◆ **Provided passage**

┄┄┄┄┄┄┄┄┄┄

Monday, May 10, 2010

Lord of Scoundrels by Loretta Chase

Title: Lord of Scoundrels
Author: Loretta Chase
Publisher: Avon (1995)

Lord of Scoundrels by Loretta Chase is set in early 19th Century England (with sojourns to Paris) and follows the indefatigable Jessica Trent as she tries to figure out the incorrigible Lord Dain. Jessica Trent, a genteel, unmarried young lady, goes to Paris to fetch her dim-witted brother before he entirely squanders the small family fortune. While in Paris she encounters Lord Dain, notorious (and rich!) shunner of society and first-class debaucher. Through a series of delightful and sexually charged events, she and Dain marry before they even know if they like each other. We can rest easy in this as it's a romance so we already know their fate but, also, while Chase doesn’t knock the reader over the head, it’s still pretty clear that these two can only be meant for each other because probably no one else could stand to live with them for long. They have very strong personalities.

This book is a lot of fun to read. The dialogue is great and the unexpected responses will make you laugh out loud. Even halfway through the book when I thought I had Jessica figured out she would pop out with something that left me surprised and laughing. Dain is wonderfully delicious but I’m not overly fond of the Bad Boy Because of Bad Past hero so that aspect of his character did nothing for me. I can’t fault Chase for that, though, it’s merely disinclination on my part but she wrote it well so it was easy to get over. What I would have liked more of was Dain’s oft-described but little seen Character of Bad Repute. It may be that the reader of romance knows that the hero is never truly evil so I couldn't accept his bad character or it may have been that Jessica was so flippant about it that that was what impressed me most or perhaps my modern sensibilities aren't fine-tuned enough to historical social scandals... In any case, I like to see a bit more of the bad in the Bad Boy rather than just be told about him. Then again, maybe this is something I'll never see in romance. If the hero was truly, deep-down-inside bad then he probably wouldn't be the hero, would he?

┄┄┄┄┄┄┄┄┄┄

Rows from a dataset
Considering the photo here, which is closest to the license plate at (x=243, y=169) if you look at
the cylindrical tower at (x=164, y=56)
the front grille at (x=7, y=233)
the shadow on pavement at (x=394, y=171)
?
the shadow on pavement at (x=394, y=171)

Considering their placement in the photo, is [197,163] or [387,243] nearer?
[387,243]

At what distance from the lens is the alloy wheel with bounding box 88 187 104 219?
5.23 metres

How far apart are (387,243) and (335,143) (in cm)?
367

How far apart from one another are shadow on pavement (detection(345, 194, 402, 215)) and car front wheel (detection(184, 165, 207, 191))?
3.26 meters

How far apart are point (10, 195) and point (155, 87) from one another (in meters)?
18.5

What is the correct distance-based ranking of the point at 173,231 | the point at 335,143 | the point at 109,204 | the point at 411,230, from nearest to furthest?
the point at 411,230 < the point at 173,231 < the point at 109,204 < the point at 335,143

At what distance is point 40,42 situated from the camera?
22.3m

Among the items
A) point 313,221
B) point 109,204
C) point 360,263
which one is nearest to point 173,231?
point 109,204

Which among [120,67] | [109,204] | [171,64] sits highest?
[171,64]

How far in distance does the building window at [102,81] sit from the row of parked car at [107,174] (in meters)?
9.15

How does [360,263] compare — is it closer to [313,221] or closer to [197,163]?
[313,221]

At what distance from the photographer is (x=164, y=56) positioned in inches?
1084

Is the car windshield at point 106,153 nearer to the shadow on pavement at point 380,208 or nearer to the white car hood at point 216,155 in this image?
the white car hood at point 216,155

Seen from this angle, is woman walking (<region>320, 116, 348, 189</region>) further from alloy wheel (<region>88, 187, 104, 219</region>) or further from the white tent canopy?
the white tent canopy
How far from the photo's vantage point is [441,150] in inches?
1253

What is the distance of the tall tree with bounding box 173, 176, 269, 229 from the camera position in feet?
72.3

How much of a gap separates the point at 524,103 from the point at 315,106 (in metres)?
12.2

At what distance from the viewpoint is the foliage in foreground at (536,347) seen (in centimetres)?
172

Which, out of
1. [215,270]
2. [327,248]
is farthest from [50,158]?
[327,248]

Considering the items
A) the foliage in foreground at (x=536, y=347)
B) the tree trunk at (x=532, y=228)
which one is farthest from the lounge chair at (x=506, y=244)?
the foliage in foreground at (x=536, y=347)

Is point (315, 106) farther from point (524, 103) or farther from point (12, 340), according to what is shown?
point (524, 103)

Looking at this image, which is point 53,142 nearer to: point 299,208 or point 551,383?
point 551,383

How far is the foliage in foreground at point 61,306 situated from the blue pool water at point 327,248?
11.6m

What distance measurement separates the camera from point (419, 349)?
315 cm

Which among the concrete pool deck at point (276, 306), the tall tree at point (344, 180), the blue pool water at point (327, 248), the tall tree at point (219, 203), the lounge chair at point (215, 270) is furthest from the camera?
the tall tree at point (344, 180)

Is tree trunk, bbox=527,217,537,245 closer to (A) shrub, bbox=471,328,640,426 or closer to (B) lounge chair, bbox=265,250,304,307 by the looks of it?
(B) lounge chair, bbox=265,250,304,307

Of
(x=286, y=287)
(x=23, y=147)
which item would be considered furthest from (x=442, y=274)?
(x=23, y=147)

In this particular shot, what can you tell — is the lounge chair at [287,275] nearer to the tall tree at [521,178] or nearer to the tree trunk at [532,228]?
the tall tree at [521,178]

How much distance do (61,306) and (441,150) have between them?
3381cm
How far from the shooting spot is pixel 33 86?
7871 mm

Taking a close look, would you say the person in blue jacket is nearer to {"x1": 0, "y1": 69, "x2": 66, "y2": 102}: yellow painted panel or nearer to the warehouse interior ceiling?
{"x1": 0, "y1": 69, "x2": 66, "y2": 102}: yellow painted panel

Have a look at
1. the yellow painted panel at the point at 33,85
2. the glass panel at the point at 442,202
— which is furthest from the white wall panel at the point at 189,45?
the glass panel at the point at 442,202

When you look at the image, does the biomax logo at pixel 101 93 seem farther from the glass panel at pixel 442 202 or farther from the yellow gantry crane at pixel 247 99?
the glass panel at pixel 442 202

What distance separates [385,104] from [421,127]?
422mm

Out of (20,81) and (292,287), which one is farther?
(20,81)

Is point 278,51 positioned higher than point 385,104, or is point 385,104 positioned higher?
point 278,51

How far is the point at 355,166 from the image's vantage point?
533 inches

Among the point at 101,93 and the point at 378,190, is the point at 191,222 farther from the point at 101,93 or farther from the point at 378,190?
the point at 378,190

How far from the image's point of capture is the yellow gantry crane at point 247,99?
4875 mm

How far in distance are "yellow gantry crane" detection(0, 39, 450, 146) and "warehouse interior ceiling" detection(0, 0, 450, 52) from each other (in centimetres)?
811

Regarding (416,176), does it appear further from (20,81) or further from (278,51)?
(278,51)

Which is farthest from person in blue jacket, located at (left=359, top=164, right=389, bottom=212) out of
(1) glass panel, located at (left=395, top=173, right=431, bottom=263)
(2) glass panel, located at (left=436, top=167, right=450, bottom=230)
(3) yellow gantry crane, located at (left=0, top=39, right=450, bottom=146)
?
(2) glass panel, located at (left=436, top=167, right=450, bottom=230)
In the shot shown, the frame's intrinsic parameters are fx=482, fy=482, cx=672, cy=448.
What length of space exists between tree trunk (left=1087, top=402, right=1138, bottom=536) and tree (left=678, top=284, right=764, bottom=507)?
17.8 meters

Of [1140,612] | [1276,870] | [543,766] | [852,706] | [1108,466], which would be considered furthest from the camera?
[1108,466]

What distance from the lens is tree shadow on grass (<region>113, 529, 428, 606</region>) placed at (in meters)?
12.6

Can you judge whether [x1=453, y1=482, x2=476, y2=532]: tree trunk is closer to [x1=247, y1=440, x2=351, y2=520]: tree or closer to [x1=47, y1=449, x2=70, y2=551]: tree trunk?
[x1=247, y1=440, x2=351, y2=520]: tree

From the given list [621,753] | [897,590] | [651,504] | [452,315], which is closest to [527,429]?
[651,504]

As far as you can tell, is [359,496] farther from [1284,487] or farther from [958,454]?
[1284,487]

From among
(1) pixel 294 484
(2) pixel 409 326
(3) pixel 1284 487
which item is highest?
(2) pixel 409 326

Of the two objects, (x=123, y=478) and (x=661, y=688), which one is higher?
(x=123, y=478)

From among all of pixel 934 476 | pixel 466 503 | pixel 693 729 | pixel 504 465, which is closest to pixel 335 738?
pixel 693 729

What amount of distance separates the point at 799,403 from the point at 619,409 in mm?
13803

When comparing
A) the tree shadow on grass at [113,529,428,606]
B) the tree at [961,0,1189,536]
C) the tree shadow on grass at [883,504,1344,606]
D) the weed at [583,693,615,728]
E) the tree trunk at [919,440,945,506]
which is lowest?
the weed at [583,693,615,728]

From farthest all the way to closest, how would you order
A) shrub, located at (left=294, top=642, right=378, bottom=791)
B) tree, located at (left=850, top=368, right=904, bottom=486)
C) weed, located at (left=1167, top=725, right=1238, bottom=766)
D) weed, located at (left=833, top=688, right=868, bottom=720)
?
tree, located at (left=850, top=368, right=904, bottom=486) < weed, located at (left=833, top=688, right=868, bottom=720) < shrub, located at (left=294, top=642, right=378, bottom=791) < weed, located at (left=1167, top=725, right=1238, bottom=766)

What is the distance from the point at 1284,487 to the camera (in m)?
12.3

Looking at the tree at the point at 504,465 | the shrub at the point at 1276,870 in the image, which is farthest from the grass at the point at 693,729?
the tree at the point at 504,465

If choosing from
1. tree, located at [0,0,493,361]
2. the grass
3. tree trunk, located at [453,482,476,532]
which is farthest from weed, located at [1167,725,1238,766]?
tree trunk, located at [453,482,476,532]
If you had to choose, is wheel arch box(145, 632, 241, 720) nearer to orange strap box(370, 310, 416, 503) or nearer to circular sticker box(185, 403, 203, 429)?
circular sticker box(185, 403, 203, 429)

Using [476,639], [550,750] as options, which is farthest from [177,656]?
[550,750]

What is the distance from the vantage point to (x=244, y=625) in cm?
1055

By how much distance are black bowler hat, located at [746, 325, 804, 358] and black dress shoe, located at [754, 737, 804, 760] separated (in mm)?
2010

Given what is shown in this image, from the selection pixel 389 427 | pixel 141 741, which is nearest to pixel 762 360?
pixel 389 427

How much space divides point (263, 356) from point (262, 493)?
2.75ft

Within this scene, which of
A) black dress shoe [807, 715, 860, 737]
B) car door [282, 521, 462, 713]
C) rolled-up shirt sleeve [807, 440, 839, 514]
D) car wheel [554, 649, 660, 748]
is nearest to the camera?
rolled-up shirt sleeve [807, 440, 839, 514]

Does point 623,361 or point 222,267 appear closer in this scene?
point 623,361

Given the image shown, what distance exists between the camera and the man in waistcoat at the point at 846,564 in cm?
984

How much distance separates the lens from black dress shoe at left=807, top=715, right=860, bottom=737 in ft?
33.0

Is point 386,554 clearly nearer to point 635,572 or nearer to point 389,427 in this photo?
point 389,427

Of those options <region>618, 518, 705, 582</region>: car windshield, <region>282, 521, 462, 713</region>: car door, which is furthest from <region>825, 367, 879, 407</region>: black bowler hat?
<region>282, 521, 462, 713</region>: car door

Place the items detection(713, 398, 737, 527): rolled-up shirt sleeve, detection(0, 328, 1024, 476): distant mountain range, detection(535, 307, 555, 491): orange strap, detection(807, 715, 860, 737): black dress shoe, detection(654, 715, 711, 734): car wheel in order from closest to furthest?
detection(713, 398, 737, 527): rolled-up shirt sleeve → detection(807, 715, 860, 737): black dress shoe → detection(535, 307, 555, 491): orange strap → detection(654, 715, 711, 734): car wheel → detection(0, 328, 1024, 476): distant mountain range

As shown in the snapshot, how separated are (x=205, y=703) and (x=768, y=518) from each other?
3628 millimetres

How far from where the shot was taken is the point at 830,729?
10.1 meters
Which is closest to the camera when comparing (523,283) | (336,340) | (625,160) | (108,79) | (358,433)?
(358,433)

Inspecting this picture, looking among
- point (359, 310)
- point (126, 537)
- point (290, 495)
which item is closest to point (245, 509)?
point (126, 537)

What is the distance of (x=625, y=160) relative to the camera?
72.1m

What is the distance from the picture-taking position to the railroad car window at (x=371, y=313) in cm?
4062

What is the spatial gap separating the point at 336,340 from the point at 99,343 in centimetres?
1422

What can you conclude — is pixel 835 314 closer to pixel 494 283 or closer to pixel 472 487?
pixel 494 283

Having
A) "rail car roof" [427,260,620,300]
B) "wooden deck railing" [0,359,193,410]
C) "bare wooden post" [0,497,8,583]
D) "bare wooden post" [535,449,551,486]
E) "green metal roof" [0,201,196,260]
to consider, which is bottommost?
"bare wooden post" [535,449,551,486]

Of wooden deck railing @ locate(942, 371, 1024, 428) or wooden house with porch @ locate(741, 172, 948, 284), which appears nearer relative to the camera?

┄┄┄┄┄┄┄┄┄┄

◆ **Short task 1**
Write out the part of the Lord of Scoundrels review from "Lord of Scoundrels by Loretta Chase is" up to and including "very strong personalities.".
◆ **Short task 2**
Answer these questions using the Lord of Scoundrels review:
(a) Which publisher released the book, and in what year?
(b) Why does Jessica Trent go to Paris?
(c) What type of hero is the reviewer not overly fond of?
◆ **Short task 3**
Carry on the Lord of Scoundrels review from its final sentence.
These records were taken from a separate source.

◆ **Final answer 1**
Lord of Scoundrels by Loretta Chase is set in early 19th Century England (with sojourns to Paris) and follows the indefatigable Jessica Trent as she tries to figure out the incorrigible Lord Dain. Jessica Trent, a genteel, unmarried young lady, goes to Paris to fetch her dim-witted brother before he entirely squanders the small family fortune. While in Paris she encounters Lord Dain, notorious (and rich!) shunner of society and first-class debaucher. Through a series of delightful and sexually charged events, she and Dain marry before they even know if they like each other. We can rest easy in this as it's a romance so we already know their fate but, also, while Chase doesn’t knock the reader over the head, it’s still pretty clear that these two can only be meant for each other because probably no one else could stand to live with them for long. They have very strong personalities.

◆ **Final answer 2**
(a) Avon, in 1995.
(b) To fetch her dim-witted brother before he entirely squanders the small family fortune.
(c) The Bad Boy Because of Bad Past hero.

◆ **Final answer 3**
Characterization was almost universally well-done. My point of contention was with lack of motive outside of the main characters. I felt that only two of the supporting characters were actually assigned motive. However, others of the supporting cast were a bit empty for me, entertaining but empty. I actually became really aggravated with the dim-witted brother character. That poor sop took so much crap. I realize he was a dim-wit but after a while I was like, let up, Chase, and give this guy a chance or quit putting him in scenes. It was becoming painful to watch him in action. Luckily he does completely drop out of the story right around the time you really don’t want to see any more of him.

My teensy complaints aside, I give this book a hearty recommendation. It's funny with snappy dialogue and a thoughtful plot. Jessica and Dain are loads of fun to watch interact! The pacing is excellent making it a definite page-turner. I actually think this is Chase's best book but maybe someone out there thinks she's got one that's even better. If so, please, do share!

rating: 4 of 5 stars


  1. Ok, well, you asked for it, so here goes:

    My ambivalent feelings about this book are 3 parts love to 1 part deep dismay. The love parts are all about how much I laughed and how I adored the verbal/ psychological dance they go through on the way to HEA. The 1 part dismay came down to a single word. Kind of unfair to weigh one word against the roughly 100K total, perhaps, but there you have it: readers often don't respond to books with pure logic. It was the sentence where Dain, who is half Italian, is in an agony of low self-esteem (caused by the neglect and emotional abuse in his childhood), feeling unworthy of Jessica, and telling himself he should not touch her with his 'blackamoor' hands. Because of that one word, I've read all other Chase titles since bracing against other such pitfalls.

    Because there were no such booby traps (though the situation skated a little close to colonial paternalism on Rupert's part in one place)and because it's so funny my own vote for best Chase title is 'Mr. Impossible'. In my top five commercial fiction books, ever.

    BTW: your post on my blog today made me laugh a lot, too.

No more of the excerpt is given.